今言った通り、この場にいるべき他二人の師団長は、別命を受けて席を外している。
さて、勘のいい人間はもう分かっていると思うが、六大師団長は、すべて魅了の魔眼の支配下にある。
使っちまったのさ、六回な! 七回しか使えないのに!
え? あと、一人はって?
俺は、玉座の間の巨大な窓から、外に目をやった。
そこには、巨大な。
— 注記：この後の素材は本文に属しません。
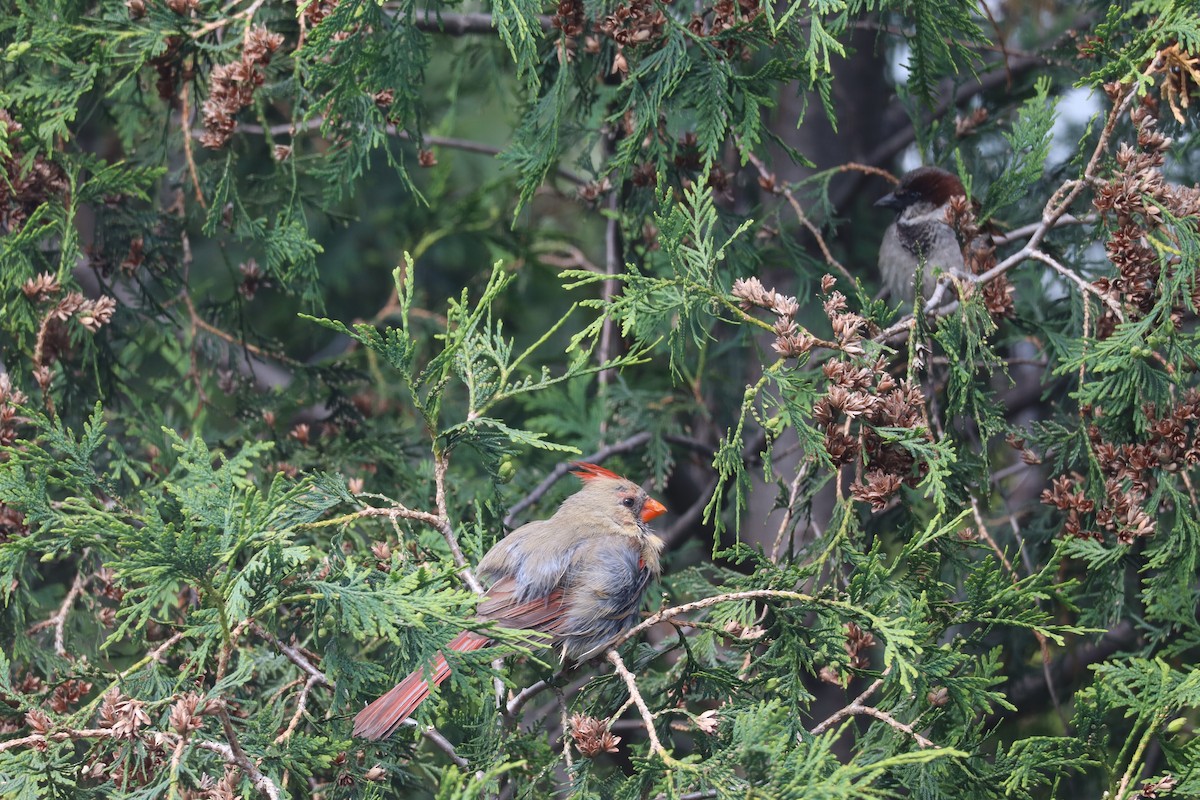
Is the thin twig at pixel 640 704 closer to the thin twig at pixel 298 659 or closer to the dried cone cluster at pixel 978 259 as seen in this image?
the thin twig at pixel 298 659

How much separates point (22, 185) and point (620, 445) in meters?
2.05

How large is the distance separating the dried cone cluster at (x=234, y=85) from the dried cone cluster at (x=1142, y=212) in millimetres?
2206

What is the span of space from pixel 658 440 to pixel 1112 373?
1.60 meters

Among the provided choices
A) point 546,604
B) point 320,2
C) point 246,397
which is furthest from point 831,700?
point 320,2

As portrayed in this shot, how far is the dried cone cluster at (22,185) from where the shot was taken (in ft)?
10.5

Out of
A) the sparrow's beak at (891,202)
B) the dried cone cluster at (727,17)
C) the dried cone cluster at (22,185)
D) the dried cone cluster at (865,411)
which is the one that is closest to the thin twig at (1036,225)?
the sparrow's beak at (891,202)

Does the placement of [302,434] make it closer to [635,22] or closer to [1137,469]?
[635,22]

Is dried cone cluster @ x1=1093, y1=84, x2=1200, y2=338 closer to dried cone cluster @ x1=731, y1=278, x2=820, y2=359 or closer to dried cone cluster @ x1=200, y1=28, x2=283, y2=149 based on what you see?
dried cone cluster @ x1=731, y1=278, x2=820, y2=359

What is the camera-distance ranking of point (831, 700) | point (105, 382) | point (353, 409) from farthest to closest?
point (831, 700), point (353, 409), point (105, 382)

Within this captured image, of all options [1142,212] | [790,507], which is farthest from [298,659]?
[1142,212]

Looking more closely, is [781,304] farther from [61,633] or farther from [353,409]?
[61,633]

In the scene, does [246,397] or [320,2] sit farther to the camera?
[246,397]

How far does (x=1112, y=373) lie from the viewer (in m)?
2.80

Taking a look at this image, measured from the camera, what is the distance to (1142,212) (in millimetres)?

それこそ、この城よりもでかい、直立するトカゲの姿があった。
どう見ても、怪獣。
どこからどう見ても、怪獣。
だが、一人で一個軍を形成する、最大にして最後の師団長アル=ギルスだ。
仕方ないじゃん! あんな大怪獣相手にして、勝てるわけねーだろ!
内政チートで発展させた国土を、一瞬にして破壊されたんだぞ!
使ったよ。使ったさ。魅了の魔眼をな!
効いて良かった! ほんと!
動かれると、周辺のマナが払底してやばいことになるんで、休眠してもらってるけどさ!
仕方がない。単に、魔界を征服して終わりではないのだ。
俺の目は、遙かその先を向いていた。
太陽の恵みを受け、繁栄を謳歌する地上に。
そして、空の先にある神々の世界に。
絶対服従の魔眼を持って魔界に転移したけど、男しかいなかった。
待ってろ、地上!
それから、天界!
地上には、女騎士、お姫様、女魔導師、エルフだっているはず。
天上には、天使に、女神が待ち構えている。
使用回数を残したまま、攻め込みに行くからな!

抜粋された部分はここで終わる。